Numbers Station Labs releases Meadow—the simplest agentic framework built for complete data workflows.
Luke Hsiao

Programmatic Model Serving with Databricks in Python

At Numbers Station, we've partnered with Databricks to explore the cutting-edge of running foundation models on their platform. This post details our journey and the steps we took to integrate AI seamlessly into the data stack, leveraging Databricks' Python SDK.

Numbers Station is partnered with Databricks, and we are big fans of the work they are doing to support running foundation models on their platform. Bringing AI to the data stack is the future of data systems and Databricks is a pioneer in providing the infrastructure for this, and Numbers Station is a pioneer in verticalizing AI for analytics applications. Running models directly in Databricks allows users to query powerful models on the same platform as their data, which improves performance, simplifies system architectures, and provides better privacy.

We wanted to document our experience setting up this relatively new platform based on their documentation and Python SDK. Note that while their Python SDK is technically in beta, Databricks still considers it ready for production, and has customers and partners that use it in production. 

In this post, we’ll provide you with example Python scripts which use their SDK and can be used to programmatically log and model in Unity Catalog, and then create a model serving endpoint from that model. Our example will focus on Azure, but a very similar process works for AWS as well.

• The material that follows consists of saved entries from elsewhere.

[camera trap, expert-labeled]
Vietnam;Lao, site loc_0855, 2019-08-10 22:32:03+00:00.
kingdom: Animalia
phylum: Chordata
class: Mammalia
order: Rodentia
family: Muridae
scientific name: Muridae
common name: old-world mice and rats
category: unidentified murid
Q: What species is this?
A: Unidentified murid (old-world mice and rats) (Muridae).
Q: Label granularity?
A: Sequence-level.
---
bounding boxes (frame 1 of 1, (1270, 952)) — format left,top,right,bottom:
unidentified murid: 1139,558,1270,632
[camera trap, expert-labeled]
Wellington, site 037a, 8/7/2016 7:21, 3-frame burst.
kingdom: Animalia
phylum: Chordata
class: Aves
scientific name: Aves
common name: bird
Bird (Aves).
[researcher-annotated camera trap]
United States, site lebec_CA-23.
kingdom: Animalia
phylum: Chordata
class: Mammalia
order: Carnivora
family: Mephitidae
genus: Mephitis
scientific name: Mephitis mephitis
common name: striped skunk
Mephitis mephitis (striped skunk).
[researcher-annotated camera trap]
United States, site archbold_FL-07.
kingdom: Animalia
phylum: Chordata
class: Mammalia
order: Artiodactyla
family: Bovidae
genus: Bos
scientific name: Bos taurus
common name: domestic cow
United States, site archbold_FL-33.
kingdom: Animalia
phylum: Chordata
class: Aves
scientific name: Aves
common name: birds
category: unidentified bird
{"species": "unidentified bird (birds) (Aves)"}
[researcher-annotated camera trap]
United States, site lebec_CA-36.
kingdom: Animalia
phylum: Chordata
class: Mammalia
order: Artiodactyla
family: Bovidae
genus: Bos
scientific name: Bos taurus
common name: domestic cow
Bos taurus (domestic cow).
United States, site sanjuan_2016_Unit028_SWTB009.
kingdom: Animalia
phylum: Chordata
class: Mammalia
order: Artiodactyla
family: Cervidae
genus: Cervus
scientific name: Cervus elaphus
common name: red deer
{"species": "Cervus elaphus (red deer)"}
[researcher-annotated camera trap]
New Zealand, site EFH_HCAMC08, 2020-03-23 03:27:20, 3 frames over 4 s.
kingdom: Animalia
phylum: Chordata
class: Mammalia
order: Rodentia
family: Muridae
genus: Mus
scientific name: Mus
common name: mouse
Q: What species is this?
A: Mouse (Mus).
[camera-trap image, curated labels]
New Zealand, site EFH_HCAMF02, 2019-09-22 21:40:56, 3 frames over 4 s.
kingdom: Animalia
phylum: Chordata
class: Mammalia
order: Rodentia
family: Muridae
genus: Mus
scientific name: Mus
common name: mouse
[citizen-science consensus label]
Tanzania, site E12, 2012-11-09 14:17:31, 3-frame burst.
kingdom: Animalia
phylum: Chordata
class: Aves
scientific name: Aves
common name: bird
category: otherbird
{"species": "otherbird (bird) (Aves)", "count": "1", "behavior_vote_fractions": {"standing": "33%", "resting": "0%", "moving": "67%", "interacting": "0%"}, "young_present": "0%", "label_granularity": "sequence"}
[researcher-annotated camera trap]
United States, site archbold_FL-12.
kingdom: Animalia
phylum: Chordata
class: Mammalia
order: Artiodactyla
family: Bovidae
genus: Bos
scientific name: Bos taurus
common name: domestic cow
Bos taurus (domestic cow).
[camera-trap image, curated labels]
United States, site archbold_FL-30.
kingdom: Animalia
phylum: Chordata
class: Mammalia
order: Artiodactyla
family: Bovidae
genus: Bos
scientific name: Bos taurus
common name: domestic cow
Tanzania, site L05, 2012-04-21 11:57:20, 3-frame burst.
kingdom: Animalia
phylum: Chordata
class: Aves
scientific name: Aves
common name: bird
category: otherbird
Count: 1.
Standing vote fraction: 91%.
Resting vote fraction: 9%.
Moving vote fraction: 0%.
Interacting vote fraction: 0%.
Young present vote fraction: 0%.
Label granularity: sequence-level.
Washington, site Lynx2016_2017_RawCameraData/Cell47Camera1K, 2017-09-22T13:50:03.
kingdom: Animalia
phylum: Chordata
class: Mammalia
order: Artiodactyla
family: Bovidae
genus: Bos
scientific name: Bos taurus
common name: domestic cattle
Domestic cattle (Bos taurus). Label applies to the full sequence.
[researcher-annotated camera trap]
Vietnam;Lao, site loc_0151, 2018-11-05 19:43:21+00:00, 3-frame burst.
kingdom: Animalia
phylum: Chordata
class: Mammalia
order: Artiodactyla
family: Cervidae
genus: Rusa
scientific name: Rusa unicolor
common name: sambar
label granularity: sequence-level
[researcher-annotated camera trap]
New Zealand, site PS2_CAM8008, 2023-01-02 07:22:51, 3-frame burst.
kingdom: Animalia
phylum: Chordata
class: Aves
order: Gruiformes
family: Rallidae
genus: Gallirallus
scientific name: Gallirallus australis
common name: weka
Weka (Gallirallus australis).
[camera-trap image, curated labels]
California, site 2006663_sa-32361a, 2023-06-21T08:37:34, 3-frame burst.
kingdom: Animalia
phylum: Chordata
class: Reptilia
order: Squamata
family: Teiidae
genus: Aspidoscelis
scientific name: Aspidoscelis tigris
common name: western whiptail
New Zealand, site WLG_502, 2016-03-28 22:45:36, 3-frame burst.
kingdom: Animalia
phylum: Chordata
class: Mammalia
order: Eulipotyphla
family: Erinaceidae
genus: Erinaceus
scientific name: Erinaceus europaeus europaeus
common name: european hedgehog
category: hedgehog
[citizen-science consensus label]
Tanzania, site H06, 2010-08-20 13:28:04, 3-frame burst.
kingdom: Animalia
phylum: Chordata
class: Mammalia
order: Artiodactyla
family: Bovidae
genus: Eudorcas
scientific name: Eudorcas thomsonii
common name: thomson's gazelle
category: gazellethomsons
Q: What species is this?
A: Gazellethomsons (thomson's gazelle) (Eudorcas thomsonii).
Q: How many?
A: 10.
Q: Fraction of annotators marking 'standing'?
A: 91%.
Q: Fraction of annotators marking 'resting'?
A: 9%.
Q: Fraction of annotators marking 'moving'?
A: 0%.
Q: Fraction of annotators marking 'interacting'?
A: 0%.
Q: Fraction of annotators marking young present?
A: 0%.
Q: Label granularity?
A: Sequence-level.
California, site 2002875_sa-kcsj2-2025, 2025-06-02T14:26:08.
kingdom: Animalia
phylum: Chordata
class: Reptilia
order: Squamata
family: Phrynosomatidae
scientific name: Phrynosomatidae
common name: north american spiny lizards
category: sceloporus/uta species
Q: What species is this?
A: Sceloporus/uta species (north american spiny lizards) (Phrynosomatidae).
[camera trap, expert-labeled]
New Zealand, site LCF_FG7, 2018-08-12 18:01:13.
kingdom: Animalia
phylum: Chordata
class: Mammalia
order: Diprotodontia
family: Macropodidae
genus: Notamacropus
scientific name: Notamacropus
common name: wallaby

The process will cover 5 general steps: (1) preparing secrets, (2) uploading scripts, (3) preparing Job Clusters and running the Job, (4) creating the model endpoint, and (5) querying the endpoint to make sure it worked as intended.

Prerequisites

This blog post assumes basic familiarity with Databricks. Ensure that you have a Databricks Workspace set up with access to Unity Catalog. This post also assumes familiarity with Python.

Setup a Service Principal Account

For programmatic access via a script, we use a service principal account. Please follow the instructions linked.

In addition, we need to make sure that the service principal account has the correct permissions. In particular, ensure that the “Allow cluster creation” and “Allow workspace access” Entitlements are enabled in the Admin console when creating the service principal. We do not need the service principal to be an account admin.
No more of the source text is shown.